The Interpretative Communication regarding PCP (‘PCP Communication’) was not substantiated by an extensive economic debate on the effectiveness of government intervention in support of innovation. It was based on the belief that EU could emulate the perceived success of the United States (‘US’) in using R&D procurement. The experts hired by the European Commission to confirm the desirability of R&D procurement argued that the US had used R&D procurement strategically as part of its Small Business Innovation Research (‘SBIR’) programme, to create new industries (e.g. the semiconductors industry, the Internet etc.) and to turn domestic suppliers into world market leaders.

The EU adopted the recommendations of the experts and molded the desired R&D procurement  procedure into the legal framework governing the EU. This led to major differences between the PCP and its source of inspiration, the US SBIR. Even assuming that government action can be effective in spurring innovation, the Communication missed a careful analysis of the success factors of such action within EU’s unique economic, political and sociological conditions.

 

A complex and unappealing procedure

The PCP Communication was adopted at a time when the UK and the Netherlands had experimented with national  R&D procurement schemes. These schemes targeted national companies, and risked to turn into wasteful subsidy races, in breach of the EU rules on State aid.
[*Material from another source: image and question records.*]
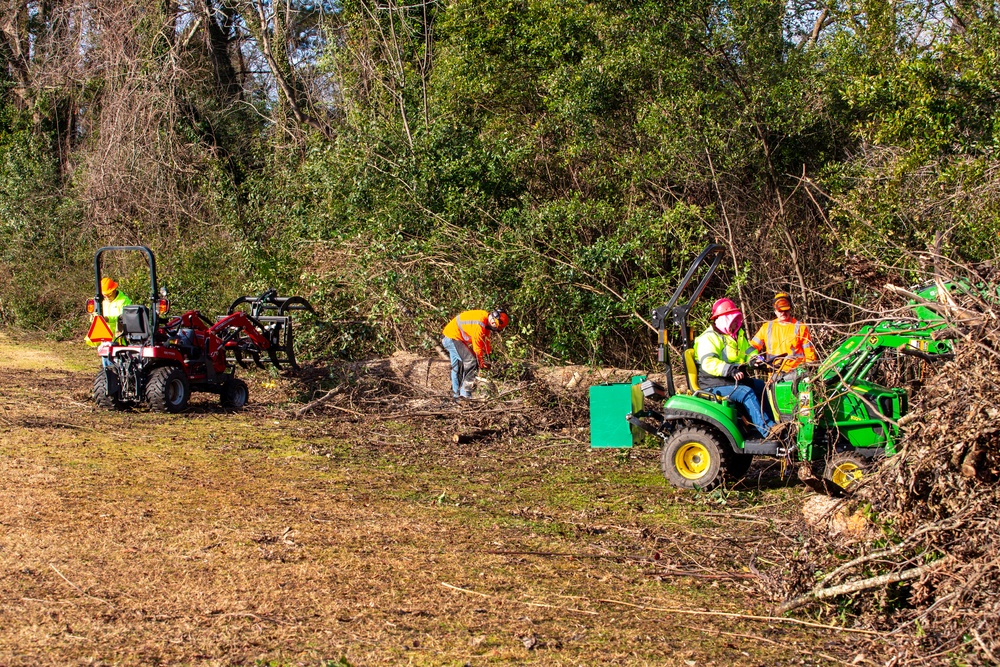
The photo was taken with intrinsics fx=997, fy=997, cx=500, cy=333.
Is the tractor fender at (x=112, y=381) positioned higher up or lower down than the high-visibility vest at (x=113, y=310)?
lower down

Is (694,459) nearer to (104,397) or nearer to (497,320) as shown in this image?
(497,320)

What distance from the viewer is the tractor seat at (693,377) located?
341 inches

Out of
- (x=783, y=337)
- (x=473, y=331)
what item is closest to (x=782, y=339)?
(x=783, y=337)

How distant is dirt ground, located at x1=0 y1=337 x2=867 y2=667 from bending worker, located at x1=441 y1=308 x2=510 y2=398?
7.52ft

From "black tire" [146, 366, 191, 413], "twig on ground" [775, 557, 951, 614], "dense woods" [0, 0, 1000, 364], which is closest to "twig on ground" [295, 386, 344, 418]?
"black tire" [146, 366, 191, 413]

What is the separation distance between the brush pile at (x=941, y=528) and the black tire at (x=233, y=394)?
896 centimetres

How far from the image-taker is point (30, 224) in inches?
924

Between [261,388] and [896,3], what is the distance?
10120mm

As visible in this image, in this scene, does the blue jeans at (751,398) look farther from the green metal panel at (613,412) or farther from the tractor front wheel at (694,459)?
the green metal panel at (613,412)

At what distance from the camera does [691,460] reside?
8.67 metres

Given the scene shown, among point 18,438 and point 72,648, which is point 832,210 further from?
point 72,648

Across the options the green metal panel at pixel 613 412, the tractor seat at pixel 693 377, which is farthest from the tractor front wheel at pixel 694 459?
the green metal panel at pixel 613 412

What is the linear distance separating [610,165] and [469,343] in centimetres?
420

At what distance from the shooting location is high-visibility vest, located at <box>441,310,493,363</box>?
513 inches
The PCP Communication used a strict interpretation of the applicable law to the procurement of R&D services as a means to foreclose such discriminatory actions by individual Member States. However, defining strict legal boundaries did not create an optimal setting for deploying the public procurement of R&D services. The result was a complex and unappealing procedure. Few individual public authorities in the EU understood the rationale for the implementation of PCP.

 

How to improve the legal and policy framework for a wide and effective use of R&D procurement ?

Ms. Apostol’s research reached the conclusion that the PCP Communication provides insufficient incentives for widespread implementation of PCP as well as insufficient guidance for effective implementation of PCP.
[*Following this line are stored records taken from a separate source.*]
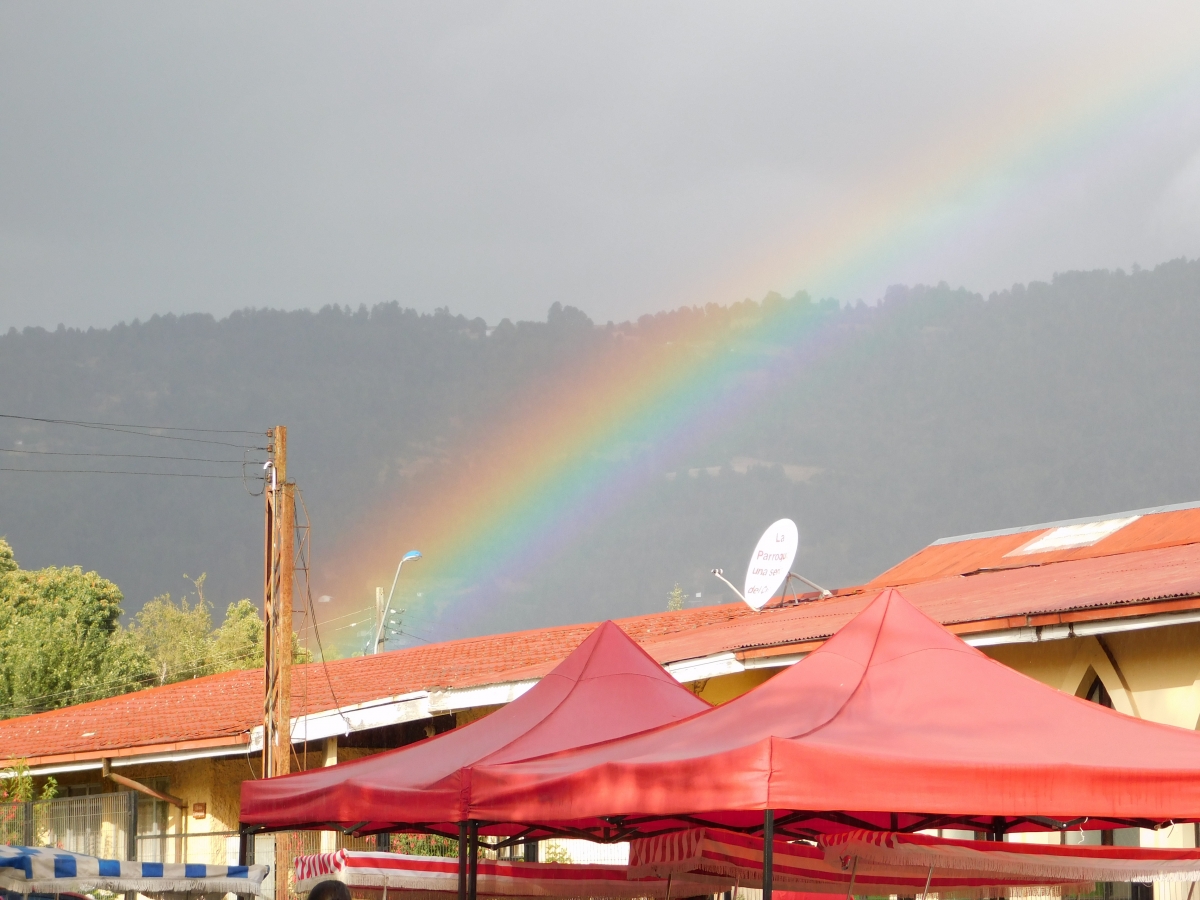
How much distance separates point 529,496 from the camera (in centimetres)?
5953

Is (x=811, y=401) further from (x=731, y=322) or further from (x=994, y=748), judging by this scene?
(x=994, y=748)

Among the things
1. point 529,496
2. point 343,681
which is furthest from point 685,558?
point 343,681

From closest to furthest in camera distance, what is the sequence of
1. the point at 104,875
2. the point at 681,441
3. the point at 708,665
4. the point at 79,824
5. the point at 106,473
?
1. the point at 104,875
2. the point at 708,665
3. the point at 79,824
4. the point at 106,473
5. the point at 681,441

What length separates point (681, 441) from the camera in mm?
190125

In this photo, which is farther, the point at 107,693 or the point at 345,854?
the point at 107,693

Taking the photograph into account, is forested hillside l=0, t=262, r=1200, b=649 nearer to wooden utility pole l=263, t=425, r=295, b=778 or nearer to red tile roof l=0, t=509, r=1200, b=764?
red tile roof l=0, t=509, r=1200, b=764

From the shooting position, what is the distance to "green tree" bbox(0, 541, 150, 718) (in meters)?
38.4

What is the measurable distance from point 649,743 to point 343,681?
15.7 m

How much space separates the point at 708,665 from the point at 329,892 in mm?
6451

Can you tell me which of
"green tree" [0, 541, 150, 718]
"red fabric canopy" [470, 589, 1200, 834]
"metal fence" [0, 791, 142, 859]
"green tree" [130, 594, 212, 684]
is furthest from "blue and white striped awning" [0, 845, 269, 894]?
"green tree" [130, 594, 212, 684]

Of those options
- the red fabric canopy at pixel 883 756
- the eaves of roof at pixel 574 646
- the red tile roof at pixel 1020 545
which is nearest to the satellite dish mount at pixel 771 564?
the eaves of roof at pixel 574 646

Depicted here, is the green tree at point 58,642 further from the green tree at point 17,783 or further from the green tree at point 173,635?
the green tree at point 17,783

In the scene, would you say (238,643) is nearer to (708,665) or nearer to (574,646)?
(574,646)

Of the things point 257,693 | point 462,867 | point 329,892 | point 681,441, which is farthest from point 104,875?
point 681,441
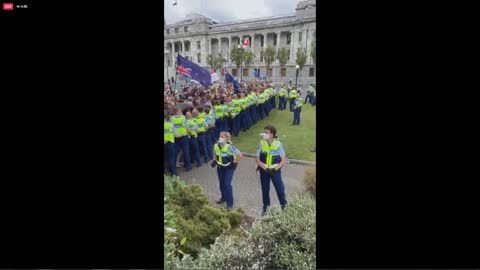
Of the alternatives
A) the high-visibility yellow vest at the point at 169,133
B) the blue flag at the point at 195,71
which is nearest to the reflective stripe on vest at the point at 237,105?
the blue flag at the point at 195,71

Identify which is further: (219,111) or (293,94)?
(219,111)

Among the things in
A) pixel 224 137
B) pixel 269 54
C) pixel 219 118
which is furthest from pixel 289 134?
pixel 219 118

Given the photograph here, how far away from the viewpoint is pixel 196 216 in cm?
302

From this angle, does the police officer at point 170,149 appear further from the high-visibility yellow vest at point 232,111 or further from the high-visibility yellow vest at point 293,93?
the high-visibility yellow vest at point 293,93

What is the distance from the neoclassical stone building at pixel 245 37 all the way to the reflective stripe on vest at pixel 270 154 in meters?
0.75

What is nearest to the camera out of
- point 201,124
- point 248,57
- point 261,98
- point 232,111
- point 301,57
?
point 301,57

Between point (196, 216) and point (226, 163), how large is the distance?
0.69 metres

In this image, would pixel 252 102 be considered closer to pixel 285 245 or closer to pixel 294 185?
pixel 294 185

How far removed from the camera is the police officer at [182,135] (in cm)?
367

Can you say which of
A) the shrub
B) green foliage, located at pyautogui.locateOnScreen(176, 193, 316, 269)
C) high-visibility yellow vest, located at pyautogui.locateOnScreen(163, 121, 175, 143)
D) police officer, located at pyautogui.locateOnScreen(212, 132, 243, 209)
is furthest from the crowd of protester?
green foliage, located at pyautogui.locateOnScreen(176, 193, 316, 269)

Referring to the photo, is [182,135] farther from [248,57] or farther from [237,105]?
[248,57]

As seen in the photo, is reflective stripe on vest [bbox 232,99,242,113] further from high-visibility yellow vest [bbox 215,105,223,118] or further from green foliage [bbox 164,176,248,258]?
green foliage [bbox 164,176,248,258]
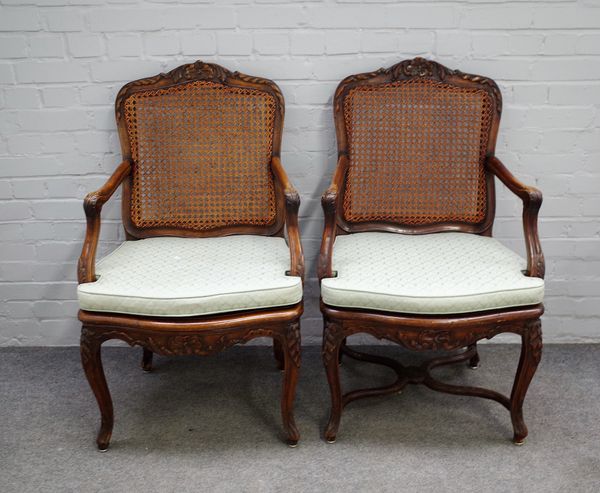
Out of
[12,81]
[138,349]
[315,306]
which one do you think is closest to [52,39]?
[12,81]

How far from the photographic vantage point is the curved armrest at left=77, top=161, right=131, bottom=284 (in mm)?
1789

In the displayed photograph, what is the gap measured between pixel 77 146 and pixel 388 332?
1.29 m

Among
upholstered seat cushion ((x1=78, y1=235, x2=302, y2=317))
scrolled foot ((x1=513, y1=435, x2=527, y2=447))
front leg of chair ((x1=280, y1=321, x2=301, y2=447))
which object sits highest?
upholstered seat cushion ((x1=78, y1=235, x2=302, y2=317))

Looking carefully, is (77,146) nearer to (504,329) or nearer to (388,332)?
(388,332)

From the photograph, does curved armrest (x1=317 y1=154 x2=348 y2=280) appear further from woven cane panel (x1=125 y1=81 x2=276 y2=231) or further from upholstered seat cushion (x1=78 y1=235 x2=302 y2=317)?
woven cane panel (x1=125 y1=81 x2=276 y2=231)

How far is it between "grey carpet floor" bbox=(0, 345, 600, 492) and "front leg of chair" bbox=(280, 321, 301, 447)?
55 millimetres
Starting from the premise that R&D procurement can be successful in providing competitive advantages to domestic private innovators, Ms. Apostol’s research identifies several key economic prerequisites for effectiveness and investigates whether these are being accommodated by the current practice and by the applicable legal framework in the EU. 
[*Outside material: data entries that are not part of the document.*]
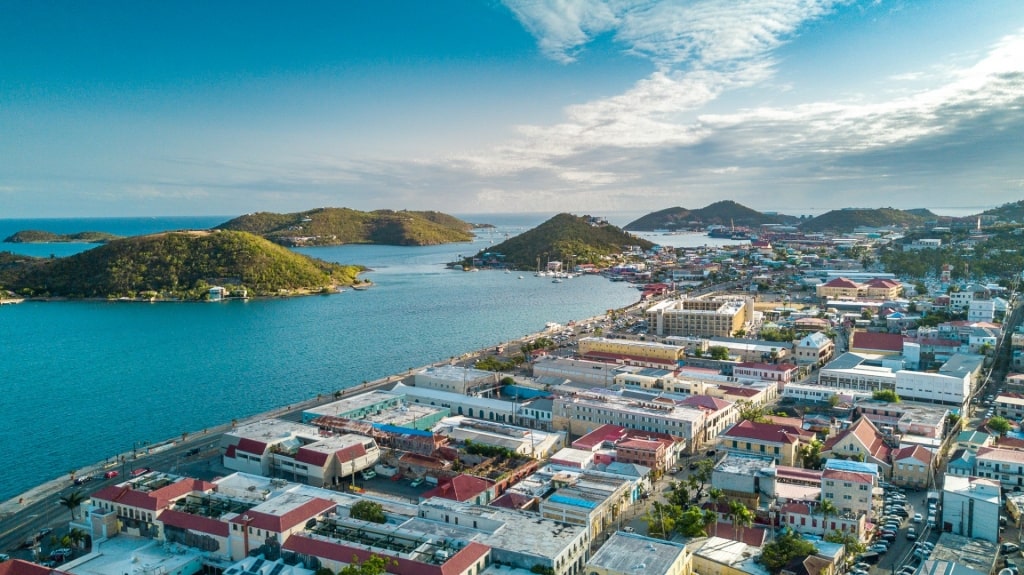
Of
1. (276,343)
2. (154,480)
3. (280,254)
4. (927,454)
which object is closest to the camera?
(154,480)

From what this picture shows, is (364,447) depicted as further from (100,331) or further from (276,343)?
(100,331)

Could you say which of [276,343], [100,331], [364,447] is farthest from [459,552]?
[100,331]

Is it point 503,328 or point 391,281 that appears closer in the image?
point 503,328

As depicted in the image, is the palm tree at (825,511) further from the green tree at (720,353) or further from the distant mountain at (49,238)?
the distant mountain at (49,238)

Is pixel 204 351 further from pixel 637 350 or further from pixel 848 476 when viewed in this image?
pixel 848 476

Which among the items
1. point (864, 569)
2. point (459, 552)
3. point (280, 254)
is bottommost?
point (864, 569)

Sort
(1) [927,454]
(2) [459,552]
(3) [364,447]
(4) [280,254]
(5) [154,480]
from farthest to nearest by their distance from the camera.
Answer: (4) [280,254], (3) [364,447], (1) [927,454], (5) [154,480], (2) [459,552]

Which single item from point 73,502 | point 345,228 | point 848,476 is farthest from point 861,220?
point 73,502
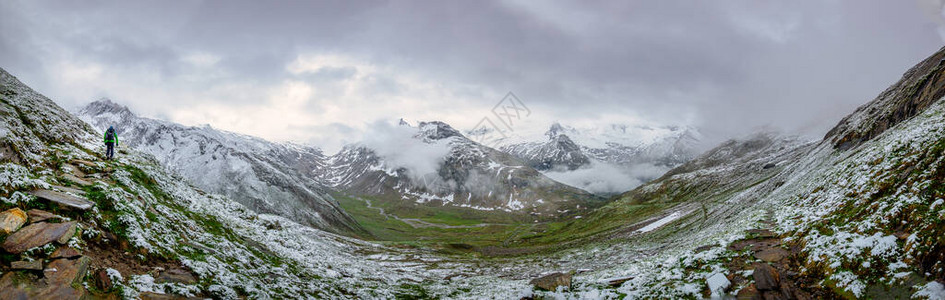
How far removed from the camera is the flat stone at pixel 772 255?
1937cm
She proposes ways of interpretation of the current procurement legislation in order to serve PCP’s purposes and argues for legislative amendments to simplify and clarify the difference between R&D public contracts and R&D subsidies.

Finally, Ms. Apostol’s research underlines the need for supplementary policy guidance on key concepts to the correct and effective implementation of PCP, such as R&D (services) or sharing of IPR and other benefits between the public authority and the PCP participant.